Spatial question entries

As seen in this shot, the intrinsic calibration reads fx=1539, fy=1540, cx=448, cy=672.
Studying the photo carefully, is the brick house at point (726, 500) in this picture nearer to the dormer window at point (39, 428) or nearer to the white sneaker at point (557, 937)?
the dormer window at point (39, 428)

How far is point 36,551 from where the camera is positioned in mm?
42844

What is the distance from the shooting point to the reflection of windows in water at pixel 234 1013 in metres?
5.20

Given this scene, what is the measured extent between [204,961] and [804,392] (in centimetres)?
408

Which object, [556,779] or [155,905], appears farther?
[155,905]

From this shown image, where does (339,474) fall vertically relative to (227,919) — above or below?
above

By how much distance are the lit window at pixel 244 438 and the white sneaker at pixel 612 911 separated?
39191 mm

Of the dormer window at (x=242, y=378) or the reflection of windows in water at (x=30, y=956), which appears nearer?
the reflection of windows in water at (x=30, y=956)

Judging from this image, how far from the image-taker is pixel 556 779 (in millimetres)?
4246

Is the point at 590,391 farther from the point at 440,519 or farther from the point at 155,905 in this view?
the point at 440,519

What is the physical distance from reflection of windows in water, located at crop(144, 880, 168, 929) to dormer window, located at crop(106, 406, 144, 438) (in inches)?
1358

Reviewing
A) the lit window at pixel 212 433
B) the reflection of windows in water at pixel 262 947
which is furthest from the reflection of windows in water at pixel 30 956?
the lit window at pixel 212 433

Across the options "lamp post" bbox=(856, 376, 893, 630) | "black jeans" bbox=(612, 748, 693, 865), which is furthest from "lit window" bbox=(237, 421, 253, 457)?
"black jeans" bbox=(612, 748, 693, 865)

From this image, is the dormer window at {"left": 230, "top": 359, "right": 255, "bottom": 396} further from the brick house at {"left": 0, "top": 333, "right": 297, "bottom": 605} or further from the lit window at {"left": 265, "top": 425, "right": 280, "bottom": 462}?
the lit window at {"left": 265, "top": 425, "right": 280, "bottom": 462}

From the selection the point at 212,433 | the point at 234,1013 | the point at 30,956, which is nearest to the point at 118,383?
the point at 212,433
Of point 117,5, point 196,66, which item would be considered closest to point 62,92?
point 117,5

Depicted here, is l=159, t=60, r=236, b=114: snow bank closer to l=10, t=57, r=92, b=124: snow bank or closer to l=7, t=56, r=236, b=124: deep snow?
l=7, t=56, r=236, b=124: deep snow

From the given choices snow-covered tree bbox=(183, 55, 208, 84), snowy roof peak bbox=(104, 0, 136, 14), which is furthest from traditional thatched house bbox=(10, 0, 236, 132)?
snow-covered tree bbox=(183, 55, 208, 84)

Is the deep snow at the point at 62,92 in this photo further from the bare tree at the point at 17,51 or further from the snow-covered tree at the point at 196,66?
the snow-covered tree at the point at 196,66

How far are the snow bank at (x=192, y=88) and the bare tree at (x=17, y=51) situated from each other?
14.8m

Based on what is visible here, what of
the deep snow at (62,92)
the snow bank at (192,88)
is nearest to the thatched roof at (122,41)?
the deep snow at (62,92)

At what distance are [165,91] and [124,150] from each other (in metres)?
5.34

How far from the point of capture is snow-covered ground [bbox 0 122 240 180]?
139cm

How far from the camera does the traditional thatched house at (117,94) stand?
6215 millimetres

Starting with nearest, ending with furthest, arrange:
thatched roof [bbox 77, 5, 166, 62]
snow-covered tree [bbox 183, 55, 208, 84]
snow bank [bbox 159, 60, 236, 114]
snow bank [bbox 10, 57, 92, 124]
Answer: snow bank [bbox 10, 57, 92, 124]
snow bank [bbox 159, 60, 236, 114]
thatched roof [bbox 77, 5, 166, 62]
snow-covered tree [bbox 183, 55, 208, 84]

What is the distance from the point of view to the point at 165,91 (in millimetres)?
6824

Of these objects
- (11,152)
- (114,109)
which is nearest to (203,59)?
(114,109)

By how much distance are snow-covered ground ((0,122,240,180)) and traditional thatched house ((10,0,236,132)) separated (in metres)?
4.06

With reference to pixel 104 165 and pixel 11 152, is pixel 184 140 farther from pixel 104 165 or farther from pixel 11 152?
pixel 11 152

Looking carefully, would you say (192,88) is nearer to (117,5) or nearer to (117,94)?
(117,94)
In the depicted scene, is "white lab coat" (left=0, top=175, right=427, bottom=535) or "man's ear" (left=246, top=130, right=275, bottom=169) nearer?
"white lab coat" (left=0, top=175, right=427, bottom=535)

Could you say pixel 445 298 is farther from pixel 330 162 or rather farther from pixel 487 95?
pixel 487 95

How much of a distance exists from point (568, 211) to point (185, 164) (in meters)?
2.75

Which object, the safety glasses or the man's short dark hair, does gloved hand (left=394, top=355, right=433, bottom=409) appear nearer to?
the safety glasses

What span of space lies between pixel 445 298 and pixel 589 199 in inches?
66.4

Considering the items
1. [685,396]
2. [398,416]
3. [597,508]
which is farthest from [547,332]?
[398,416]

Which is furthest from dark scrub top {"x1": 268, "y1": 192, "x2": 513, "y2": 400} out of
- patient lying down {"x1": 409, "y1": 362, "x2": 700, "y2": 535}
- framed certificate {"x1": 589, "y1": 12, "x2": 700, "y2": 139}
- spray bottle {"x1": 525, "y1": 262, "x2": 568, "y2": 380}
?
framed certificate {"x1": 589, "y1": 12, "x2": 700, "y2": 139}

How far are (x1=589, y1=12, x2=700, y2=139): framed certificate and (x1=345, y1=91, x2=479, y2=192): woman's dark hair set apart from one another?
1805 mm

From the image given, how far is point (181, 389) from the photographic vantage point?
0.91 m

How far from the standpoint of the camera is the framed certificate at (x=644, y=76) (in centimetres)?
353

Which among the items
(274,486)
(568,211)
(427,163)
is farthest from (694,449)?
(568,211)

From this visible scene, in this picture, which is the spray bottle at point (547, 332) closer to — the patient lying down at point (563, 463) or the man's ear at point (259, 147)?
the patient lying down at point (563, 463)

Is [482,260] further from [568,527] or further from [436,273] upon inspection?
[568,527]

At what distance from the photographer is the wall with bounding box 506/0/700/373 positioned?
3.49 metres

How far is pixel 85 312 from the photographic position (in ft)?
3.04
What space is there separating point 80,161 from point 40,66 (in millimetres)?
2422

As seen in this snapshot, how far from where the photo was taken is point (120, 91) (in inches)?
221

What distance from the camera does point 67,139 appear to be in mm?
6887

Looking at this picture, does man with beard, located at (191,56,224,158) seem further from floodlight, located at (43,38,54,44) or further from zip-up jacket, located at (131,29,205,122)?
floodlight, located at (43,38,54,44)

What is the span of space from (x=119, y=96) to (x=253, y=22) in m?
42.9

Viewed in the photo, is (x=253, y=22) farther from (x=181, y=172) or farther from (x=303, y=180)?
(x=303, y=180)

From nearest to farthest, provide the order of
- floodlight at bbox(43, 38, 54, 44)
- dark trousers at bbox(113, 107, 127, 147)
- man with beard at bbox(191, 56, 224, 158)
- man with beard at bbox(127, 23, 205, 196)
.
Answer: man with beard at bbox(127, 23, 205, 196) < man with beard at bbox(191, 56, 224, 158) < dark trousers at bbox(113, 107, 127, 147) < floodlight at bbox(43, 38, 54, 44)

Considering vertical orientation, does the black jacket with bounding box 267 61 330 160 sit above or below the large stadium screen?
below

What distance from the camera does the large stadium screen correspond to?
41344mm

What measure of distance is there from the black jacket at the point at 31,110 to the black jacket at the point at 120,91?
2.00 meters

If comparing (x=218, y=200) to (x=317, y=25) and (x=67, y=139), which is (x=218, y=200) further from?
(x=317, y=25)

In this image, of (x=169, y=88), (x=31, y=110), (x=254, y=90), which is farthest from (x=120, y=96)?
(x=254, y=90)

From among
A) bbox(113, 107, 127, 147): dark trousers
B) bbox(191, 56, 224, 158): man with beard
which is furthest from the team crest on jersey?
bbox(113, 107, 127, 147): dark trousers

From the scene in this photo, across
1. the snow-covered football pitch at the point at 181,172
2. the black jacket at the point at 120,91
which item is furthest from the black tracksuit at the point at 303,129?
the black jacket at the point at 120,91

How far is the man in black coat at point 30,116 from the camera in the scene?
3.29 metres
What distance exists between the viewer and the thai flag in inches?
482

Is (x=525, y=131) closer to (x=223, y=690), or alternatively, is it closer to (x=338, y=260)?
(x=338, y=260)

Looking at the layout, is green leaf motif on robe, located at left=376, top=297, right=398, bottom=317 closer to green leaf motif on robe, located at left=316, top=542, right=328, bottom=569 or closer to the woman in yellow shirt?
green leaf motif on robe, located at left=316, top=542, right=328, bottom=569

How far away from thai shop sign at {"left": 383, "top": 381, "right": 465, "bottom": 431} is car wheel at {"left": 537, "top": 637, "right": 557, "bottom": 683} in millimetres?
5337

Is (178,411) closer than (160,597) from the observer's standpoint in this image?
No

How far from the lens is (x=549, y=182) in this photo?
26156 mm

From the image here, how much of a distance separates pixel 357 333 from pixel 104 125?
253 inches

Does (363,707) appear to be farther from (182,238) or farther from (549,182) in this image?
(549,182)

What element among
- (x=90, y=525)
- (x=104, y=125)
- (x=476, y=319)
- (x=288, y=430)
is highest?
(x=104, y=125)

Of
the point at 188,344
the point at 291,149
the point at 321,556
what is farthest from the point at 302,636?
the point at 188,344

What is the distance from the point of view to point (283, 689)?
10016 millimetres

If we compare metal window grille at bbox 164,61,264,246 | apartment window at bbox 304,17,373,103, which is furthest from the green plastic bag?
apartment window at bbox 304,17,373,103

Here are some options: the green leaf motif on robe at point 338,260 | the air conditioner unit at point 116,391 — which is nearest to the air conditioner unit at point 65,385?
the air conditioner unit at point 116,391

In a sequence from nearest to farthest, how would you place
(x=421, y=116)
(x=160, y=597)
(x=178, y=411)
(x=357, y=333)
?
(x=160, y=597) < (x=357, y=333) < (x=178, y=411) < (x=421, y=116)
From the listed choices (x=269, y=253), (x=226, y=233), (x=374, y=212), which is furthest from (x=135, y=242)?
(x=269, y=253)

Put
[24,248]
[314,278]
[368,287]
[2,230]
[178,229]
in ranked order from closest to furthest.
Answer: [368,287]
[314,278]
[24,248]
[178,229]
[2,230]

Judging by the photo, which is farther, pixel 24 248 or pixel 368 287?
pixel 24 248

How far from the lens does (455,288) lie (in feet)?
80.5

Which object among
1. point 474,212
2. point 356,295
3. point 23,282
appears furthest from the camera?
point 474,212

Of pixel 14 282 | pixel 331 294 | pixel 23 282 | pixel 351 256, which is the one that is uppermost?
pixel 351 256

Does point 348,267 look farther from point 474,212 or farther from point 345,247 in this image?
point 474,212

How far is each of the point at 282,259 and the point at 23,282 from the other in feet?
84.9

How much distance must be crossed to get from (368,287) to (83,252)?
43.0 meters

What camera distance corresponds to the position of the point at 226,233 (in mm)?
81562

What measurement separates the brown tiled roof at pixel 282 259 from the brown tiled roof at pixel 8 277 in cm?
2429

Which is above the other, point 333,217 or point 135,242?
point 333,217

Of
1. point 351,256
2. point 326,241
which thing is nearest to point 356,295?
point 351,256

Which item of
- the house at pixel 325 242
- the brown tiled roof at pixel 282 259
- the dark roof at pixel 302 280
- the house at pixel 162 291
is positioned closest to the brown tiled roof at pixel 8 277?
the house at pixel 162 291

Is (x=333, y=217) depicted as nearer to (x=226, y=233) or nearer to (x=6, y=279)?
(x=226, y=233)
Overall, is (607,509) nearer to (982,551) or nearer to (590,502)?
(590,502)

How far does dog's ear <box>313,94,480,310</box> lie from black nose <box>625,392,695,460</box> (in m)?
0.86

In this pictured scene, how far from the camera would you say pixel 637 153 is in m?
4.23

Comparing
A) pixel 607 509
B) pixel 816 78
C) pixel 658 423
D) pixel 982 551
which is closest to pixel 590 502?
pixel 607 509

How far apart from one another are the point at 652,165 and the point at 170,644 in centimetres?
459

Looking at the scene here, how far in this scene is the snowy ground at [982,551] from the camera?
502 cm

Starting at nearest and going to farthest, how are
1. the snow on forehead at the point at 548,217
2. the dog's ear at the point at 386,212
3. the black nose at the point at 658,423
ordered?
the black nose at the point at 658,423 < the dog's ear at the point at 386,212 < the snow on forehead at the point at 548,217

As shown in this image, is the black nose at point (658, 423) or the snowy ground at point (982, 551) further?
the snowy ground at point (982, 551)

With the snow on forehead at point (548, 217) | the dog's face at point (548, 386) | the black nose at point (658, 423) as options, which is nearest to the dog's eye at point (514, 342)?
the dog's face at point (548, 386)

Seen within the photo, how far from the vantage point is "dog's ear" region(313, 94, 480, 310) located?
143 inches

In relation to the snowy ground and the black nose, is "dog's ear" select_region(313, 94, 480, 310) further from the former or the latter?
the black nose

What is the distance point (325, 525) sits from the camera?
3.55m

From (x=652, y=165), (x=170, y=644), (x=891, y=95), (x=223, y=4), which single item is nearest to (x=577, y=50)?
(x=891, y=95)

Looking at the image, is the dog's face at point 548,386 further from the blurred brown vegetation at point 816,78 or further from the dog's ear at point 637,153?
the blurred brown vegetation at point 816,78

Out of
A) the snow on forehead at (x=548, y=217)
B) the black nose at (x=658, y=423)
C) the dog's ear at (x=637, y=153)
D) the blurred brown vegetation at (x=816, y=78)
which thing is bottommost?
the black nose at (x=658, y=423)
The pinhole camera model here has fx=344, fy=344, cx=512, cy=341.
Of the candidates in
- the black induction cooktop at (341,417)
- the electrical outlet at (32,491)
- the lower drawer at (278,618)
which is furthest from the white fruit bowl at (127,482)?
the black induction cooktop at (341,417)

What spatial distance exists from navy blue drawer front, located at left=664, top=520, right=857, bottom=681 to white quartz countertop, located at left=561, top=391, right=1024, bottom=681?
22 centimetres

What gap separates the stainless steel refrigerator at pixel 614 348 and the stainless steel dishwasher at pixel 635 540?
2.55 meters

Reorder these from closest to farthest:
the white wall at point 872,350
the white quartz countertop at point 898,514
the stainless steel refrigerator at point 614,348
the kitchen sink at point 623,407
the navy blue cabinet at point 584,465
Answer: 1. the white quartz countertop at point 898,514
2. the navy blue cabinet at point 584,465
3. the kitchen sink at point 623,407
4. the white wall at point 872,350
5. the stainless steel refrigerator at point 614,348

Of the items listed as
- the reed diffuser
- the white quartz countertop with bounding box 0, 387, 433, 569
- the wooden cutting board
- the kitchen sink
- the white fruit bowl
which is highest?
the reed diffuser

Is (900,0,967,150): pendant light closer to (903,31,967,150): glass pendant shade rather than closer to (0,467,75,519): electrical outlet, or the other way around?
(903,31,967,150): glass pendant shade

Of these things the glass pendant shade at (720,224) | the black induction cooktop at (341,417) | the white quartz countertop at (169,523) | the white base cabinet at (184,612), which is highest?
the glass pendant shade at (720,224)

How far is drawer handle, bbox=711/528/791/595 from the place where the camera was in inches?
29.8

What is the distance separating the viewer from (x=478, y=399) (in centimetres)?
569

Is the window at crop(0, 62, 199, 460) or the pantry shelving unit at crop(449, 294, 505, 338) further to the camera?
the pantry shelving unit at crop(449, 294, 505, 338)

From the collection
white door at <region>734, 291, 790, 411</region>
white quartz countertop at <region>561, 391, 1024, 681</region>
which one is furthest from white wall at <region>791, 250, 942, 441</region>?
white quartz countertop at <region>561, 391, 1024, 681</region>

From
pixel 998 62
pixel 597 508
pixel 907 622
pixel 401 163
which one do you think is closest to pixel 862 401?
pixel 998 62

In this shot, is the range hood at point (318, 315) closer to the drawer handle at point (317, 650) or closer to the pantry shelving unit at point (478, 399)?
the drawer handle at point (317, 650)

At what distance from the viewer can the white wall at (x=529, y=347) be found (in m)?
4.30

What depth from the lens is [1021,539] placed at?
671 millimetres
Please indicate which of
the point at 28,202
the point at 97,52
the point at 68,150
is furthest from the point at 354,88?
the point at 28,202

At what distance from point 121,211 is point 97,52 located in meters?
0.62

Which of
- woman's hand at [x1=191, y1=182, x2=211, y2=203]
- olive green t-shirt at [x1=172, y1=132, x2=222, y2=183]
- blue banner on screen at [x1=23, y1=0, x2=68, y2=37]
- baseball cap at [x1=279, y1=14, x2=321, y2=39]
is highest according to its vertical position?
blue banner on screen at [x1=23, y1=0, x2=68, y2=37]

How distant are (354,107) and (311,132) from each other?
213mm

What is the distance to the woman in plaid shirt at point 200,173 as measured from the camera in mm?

● **Task description**: Produce an exact repeat of the lines from the one containing "How far is drawer" through the last line of the data, and nothing more.

● **Result for this task**:
How far is drawer handle, bbox=711/528/791/595 from the place where the camera was in inches?
29.8

What is the distance separating the viewer from (x=478, y=399) (in centimetres)?
569

Is the window at crop(0, 62, 199, 460) or the pantry shelving unit at crop(449, 294, 505, 338) further to the camera?
the pantry shelving unit at crop(449, 294, 505, 338)

From the collection
white door at <region>734, 291, 790, 411</region>
white quartz countertop at <region>561, 391, 1024, 681</region>
which one is furthest from white wall at <region>791, 250, 942, 441</region>?
white quartz countertop at <region>561, 391, 1024, 681</region>

From
pixel 998 62
pixel 597 508
pixel 907 622
pixel 401 163
which one do you think is closest to pixel 862 401?
pixel 998 62

In this shot, is the range hood at point (318, 315) closer to the drawer handle at point (317, 650) or closer to the pantry shelving unit at point (478, 399)?
the drawer handle at point (317, 650)

At what distance from the viewer can the white wall at (x=529, y=347) be found (in m)?
4.30

What depth from the lens is [1021,539] placed at?
671 millimetres
Please indicate which of
the point at 28,202
the point at 97,52
the point at 68,150
is furthest from the point at 354,88?
the point at 28,202

At what distance from point 121,211 is point 97,52 located in meters?
0.62

Which of
- woman's hand at [x1=191, y1=182, x2=211, y2=203]
- olive green t-shirt at [x1=172, y1=132, x2=222, y2=183]
- blue banner on screen at [x1=23, y1=0, x2=68, y2=37]
- baseball cap at [x1=279, y1=14, x2=321, y2=39]
is highest according to its vertical position?
blue banner on screen at [x1=23, y1=0, x2=68, y2=37]

How distant are (354,107) and (311,132) from each other?
213mm

What is the distance to the woman in plaid shirt at point 200,173 as measured from the camera in mm?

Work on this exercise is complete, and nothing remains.